Entries from a dataset:
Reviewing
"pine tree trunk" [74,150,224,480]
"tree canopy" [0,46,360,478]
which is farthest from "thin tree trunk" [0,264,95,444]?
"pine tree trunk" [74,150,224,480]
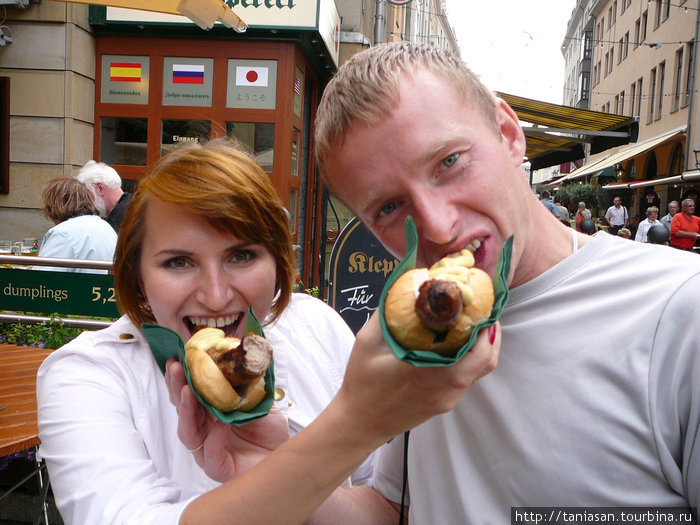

# Exercise
Copy out the lines above word for word, omitting the pictures.

# Exercise output
Reviewing
"pine tree trunk" [74,150,224,480]
"tree canopy" [0,46,360,478]
which is farthest from "thin tree trunk" [0,264,95,444]?
"pine tree trunk" [74,150,224,480]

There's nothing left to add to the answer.